> Problem statement
Unless a line falls after the one with "with the target language’s community or", retype it exactly from the records below; leave out all pictures.

> Material provided

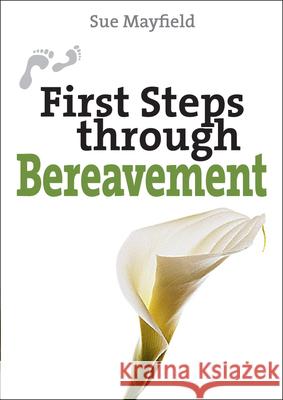 First Steps Through Bereavement Sue Mayfield 9780745955353  - książka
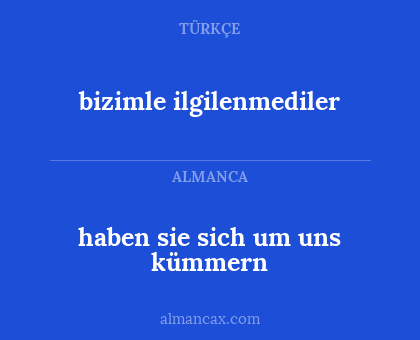 haben sie sich um uns kümmern - bizimle ilgilenmediler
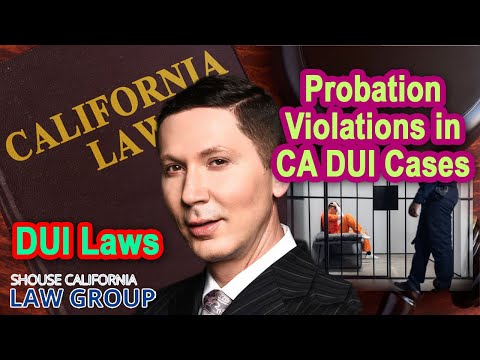 Probation Violations in California DUI Cases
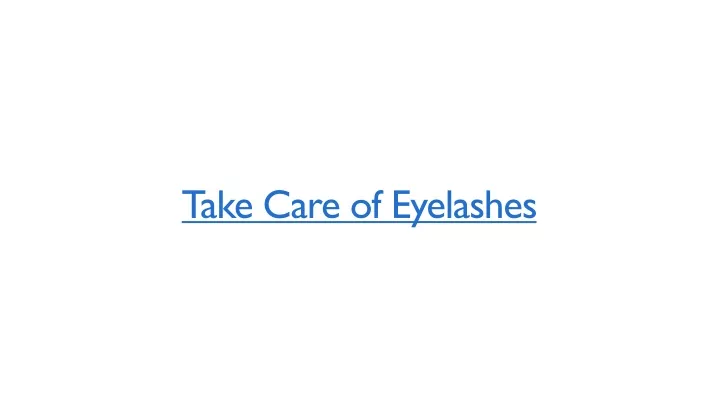 take care of eyelashes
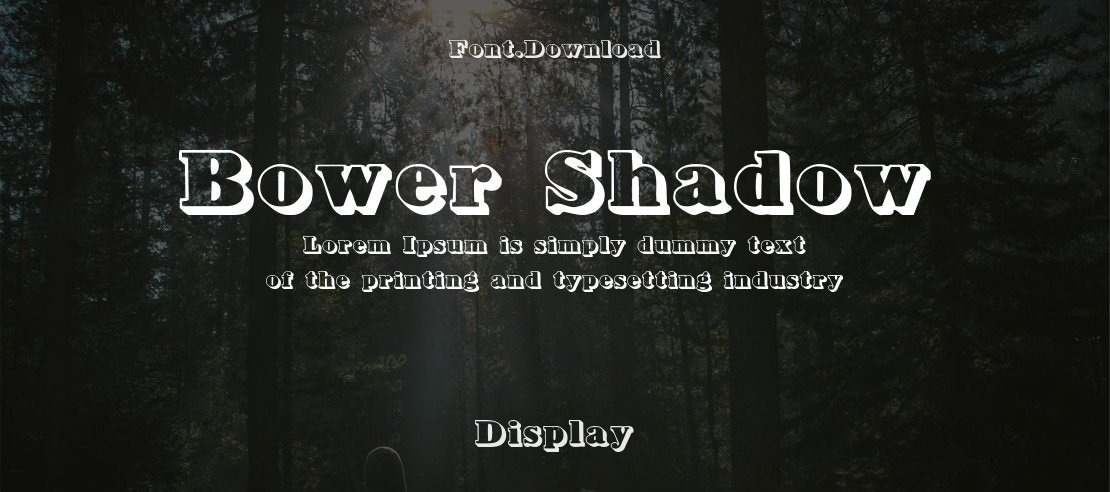 Bower Shadow Font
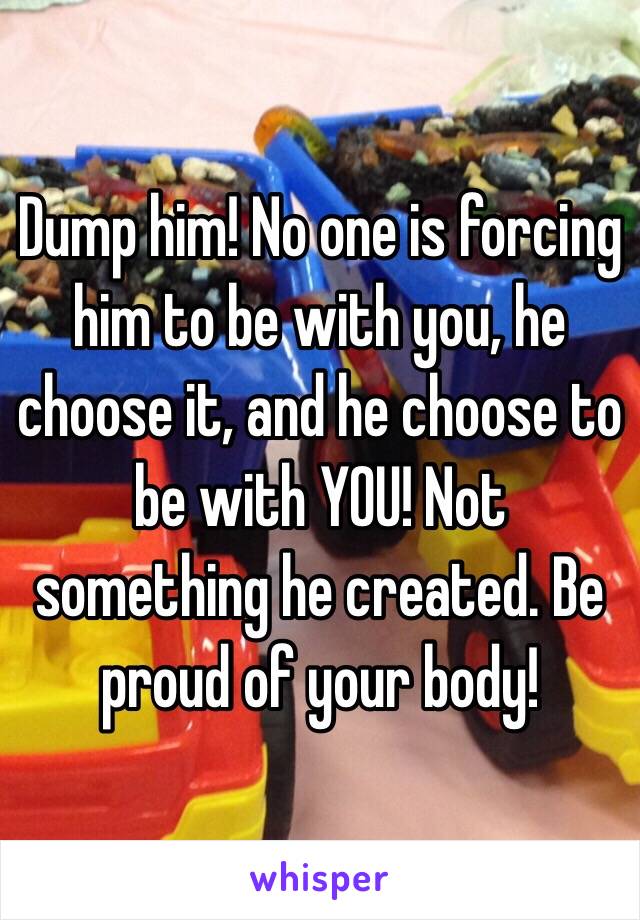 Dump him! No one is forcing him to be with you, he choose it, and he choose to be with YOU! Not something he created. Be proud of your body!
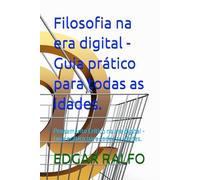 Filosofia na era digital - Guia prático para todas as idades.: Pensamento Crítico na era digital - Guia prático para todas as idades.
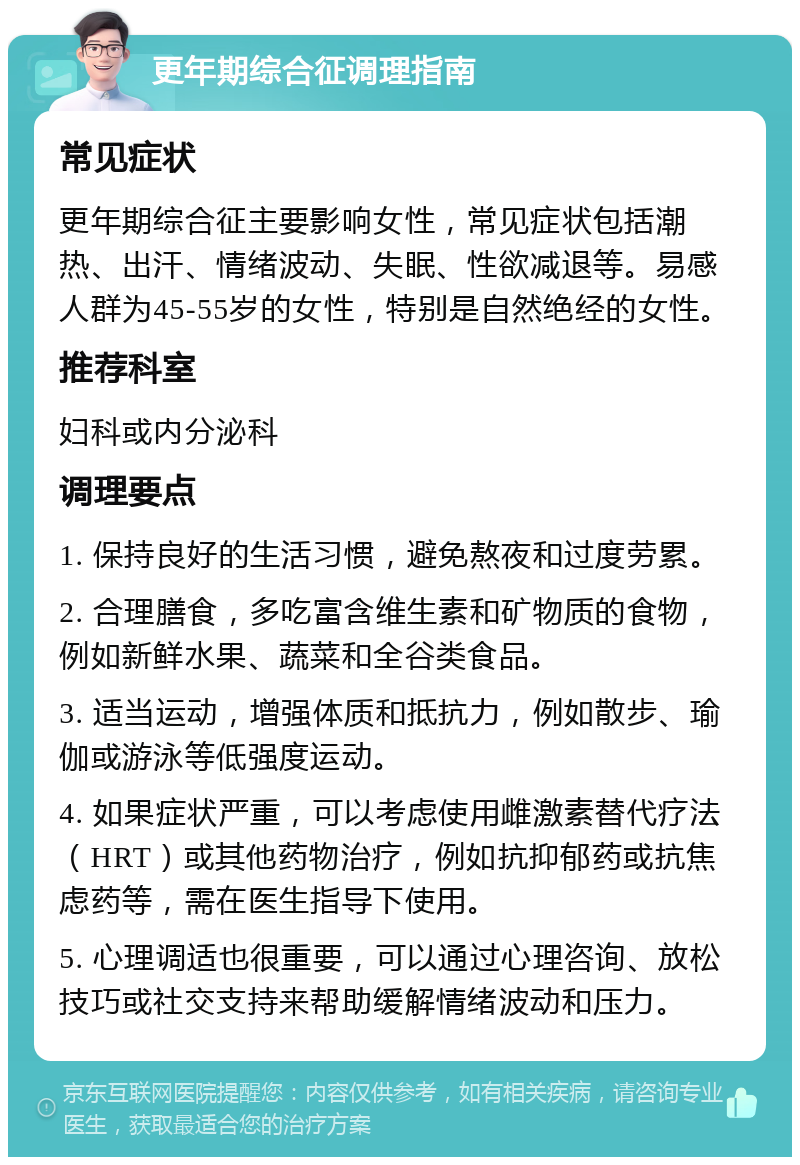 更年期综合征调理指南 常见症状 更年期综合征主要影响女性，常见症状包括潮热、出汗、情绪波动、失眠、性欲减退等。易感人群为45-55岁的女性，特别是自然绝经的女性。 推荐科室 妇科或内分泌科 调理要点 1. 保持良好的生活习惯，避免熬夜和过度劳累。 2. 合理膳食，多吃富含维生素和矿物质的食物，例如新鲜水果、蔬菜和全谷类食品。 3. 适当运动，增强体质和抵抗力，例如散步、瑜伽或游泳等低强度运动。 4. 如果症状严重，可以考虑使用雌激素替代疗法（HRT）或其他药物治疗，例如抗抑郁药或抗焦虑药等，需在医生指导下使用。 5. 心理调适也很重要，可以通过心理咨询、放松技巧或社交支持来帮助缓解情绪波动和压力。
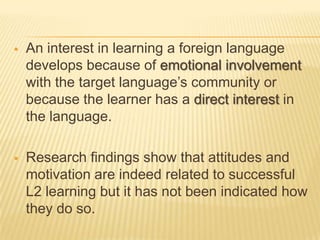    An interest in learning a foreign language
    develops because of emotional involvement
    with the target language’s community or
    because the learner has a direct interest in
    the language.

   Research findings show that attitudes and
    motivation are indeed related to successful
    L2 learning but it has not been indicated how
    they do so.
 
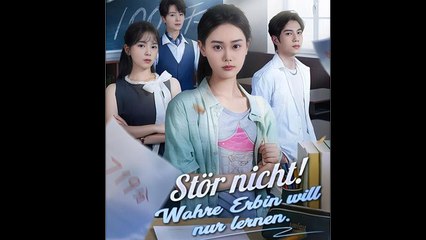 Stör nicht! Wahre Erbin will nur lernen Film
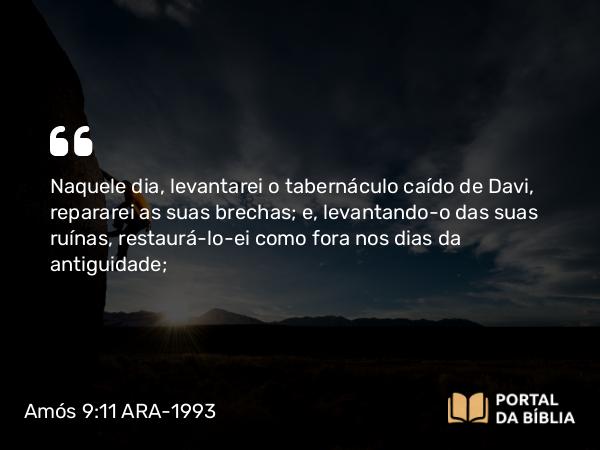 Amós 9:11 ARA-1993 - Naquele dia, levantarei o tabernáculo caído de Davi, repararei as suas brechas; e, levantando-o das suas ruínas, restaurá-lo-ei como fora nos dias da antiguidade;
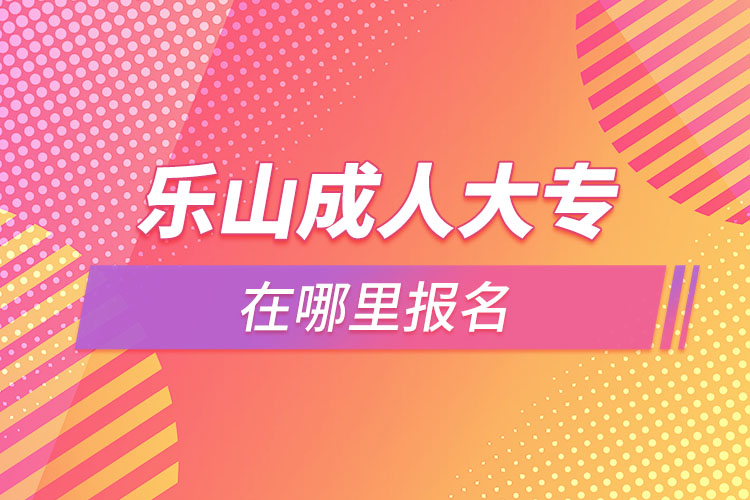 樂山成人大專在哪里報(bào)名？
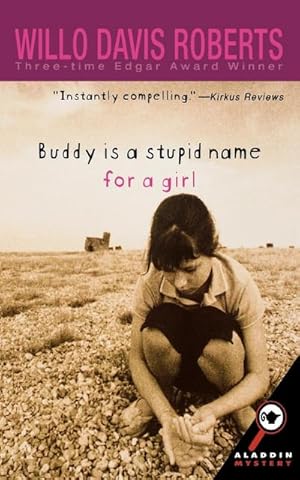Image du vendeur pour Buddy Is a Stupid Name for a Girl mis en vente par Smartbuy
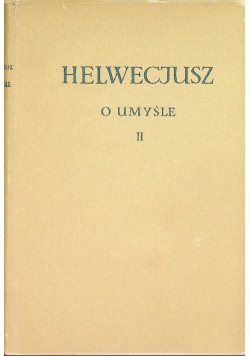 Helwecjusz o umyśle Tom 2
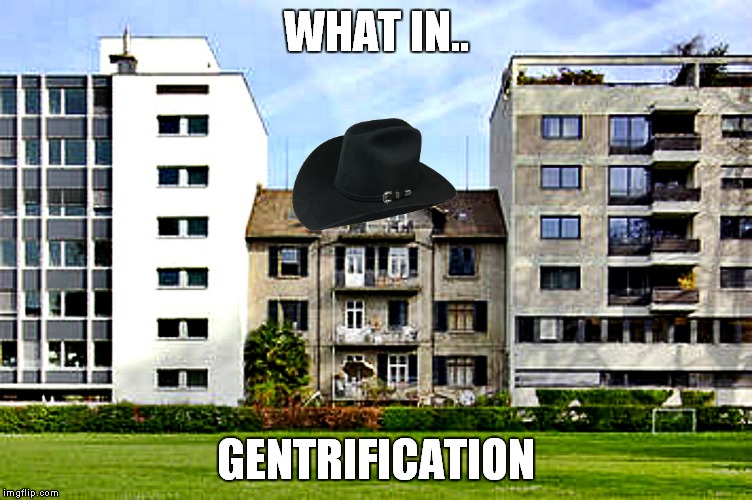 What in tarnation week a santadude event... | WHAT IN.. GENTRIFICATION | image tagged in what in tarnation week | made w/ Imgflip meme maker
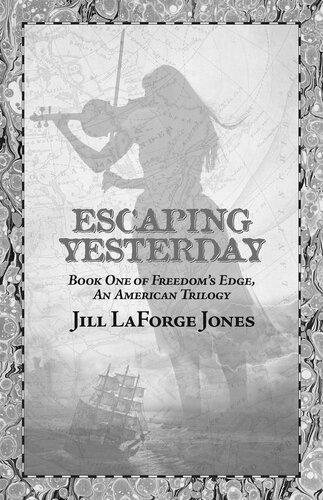 Escaping Yesterday Book One In Freedoms Edge Trilogy Jill Laforge Jones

> The answer
 First Steps Through Bereavement Sue Mayfield 9780745955353  - książka
 haben sie sich um uns kümmern - bizimle ilgilenmediler
 Probation Violations in California DUI Cases
 take care of eyelashes
 Bower Shadow Font
 Dump him! No one is forcing him to be with you, he choose it, and he choose to be with YOU! Not something he created. Be proud of your body!
 Filosofia na era digital - Guia prático para todas as idades.: Pensamento Crítico na era digital - Guia prático para todas as idades.
 更年期综合征调理指南 常见症状 更年期综合征主要影响女性，常见症状包括潮热、出汗、情绪波动、失眠、性欲减退等。易感人群为45-55岁的女性，特别是自然绝经的女性。 推荐科室 妇科或内分泌科 调理要点 1. 保持良好的生活习惯，避免熬夜和过度劳累。 2. 合理膳食，多吃富含维生素和矿物质的食物，例如新鲜水果、蔬菜和全谷类食品。 3. 适当运动，增强体质和抵抗力，例如散步、瑜伽或游泳等低强度运动。 4. 如果症状严重，可以考虑使用雌激素替代疗法（HRT）或其他药物治疗，例如抗抑郁药或抗焦虑药等，需在医生指导下使用。 5. 心理调适也很重要，可以通过心理咨询、放松技巧或社交支持来帮助缓解情绪波动和压力。
    An interest in learning a foreign language
    develops because of emotional involvement
    with the target language’s community or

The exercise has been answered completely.